I did 3 hours of editing and was 70% done with my episode Audacity crashed. It relaunched, and I was given the option to use an autosave recovery file. When it opened, it asked me if I wanted to view the log. Clicking on the button to view the log crashed Audacity again.
On this second startup my option to use the autosave was gone. I figure none of this mattered, as I had a clean save file of the .aup from before I made any of these new edits (I save every 15 minutes). Opening this file shows me with the section of audio I had last cut from the project, and the entire remainder of the project is just silence.
Obviously annoying at the hours lost, plus the time spent trying to get this back. I can re-edit, I have the source audio files for the show. But I’m paranoid the program is going to crash again and I’ll lose all files.
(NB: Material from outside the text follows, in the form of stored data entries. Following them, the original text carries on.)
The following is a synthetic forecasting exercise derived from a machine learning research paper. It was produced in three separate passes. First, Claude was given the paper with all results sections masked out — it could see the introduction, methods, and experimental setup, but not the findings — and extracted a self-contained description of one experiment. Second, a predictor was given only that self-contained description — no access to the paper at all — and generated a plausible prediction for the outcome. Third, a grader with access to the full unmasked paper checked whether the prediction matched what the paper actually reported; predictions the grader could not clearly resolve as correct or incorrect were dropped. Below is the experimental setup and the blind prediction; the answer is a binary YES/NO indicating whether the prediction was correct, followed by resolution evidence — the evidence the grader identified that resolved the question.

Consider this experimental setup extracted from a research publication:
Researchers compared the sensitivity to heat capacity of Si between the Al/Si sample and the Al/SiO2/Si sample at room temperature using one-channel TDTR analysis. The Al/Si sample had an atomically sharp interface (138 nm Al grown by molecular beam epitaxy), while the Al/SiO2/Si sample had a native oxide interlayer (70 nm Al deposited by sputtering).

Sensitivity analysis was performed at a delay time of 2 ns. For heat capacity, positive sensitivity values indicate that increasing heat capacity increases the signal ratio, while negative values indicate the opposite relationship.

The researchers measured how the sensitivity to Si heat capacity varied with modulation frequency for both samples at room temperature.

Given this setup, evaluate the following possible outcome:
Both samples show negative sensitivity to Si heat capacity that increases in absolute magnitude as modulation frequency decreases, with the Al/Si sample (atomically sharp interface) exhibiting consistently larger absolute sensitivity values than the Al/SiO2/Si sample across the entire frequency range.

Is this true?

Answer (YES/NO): NO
I edit two mono tracks so I don’t know how I could save as a WAV along the way (as some have suggested).
I’ve attached the .aup. I realize by the time someone response I’ll probably have re-edited the project, but maybe this is a problem I’ll continue to have so I would like to know if there’s a solution/best practice.
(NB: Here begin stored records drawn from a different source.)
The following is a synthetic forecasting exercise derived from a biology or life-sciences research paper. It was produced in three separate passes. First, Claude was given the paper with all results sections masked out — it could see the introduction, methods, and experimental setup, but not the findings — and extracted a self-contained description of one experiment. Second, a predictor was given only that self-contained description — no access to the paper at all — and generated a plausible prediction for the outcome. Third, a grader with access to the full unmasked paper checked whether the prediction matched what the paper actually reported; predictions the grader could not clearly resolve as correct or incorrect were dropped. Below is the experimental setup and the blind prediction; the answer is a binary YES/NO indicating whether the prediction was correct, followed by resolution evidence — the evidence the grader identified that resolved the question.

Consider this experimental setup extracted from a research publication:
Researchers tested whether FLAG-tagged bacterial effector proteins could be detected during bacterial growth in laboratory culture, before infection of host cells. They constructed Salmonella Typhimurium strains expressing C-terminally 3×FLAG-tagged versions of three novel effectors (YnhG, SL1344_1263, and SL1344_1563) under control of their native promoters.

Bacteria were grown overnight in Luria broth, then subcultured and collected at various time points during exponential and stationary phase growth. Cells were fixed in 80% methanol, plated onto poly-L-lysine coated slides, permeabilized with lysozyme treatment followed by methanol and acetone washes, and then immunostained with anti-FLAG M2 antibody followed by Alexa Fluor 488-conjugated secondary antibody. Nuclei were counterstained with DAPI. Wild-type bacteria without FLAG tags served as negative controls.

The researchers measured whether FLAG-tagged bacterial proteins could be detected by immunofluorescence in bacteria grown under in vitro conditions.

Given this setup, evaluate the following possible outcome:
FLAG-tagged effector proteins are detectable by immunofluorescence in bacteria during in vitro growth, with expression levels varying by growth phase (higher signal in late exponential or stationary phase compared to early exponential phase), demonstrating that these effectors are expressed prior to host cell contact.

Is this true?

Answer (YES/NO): NO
AUP files can be uploaded directly to the forum - no need to zip it.Zipping the file is useful if you are going to include the “_data” folder, but then the ZIP file will probably be too big to upload to the forum (2 MB limit).
Any idea what you were doing when it crashed?
Hooray!
So good to hear that. Nothing worse than having to record all over (well, yes there are much worse things, like plague and war, but you know what I mean).
What I do when working on important projects, is to make frequent “snapshots” of the project using the new feature: “Save Lossless Copy of Project” (File Menu: Save Project - Audacity Manual). I number each snapshot with a unique name. For example:
episode_15-0001.aup
episode_15-0002.aup
episode_15-0003.aup
…
This can require a lot of disk space, but as they are not “working copies” (just backups), it’s OK to save these on an external USB drive. (It’s best for projects that you are working on to be on an internal drive).
I appreciate the advice on those lossless copies of the project. I will start using them immediately.
As to what caused the crash, I was copy/pasting about 20 seconds of audio, and deleting some. Just general editing really. When the program came back up the only audio left in the file was that which I had copied to the clipboard.
The recording was very long (over 2 hours). I’ve read that can cause problems with memory over time (The session spanned 12 hours off and on). I’ll be cutting into chunks from now on and edit smaller sections and piece together for a final copy.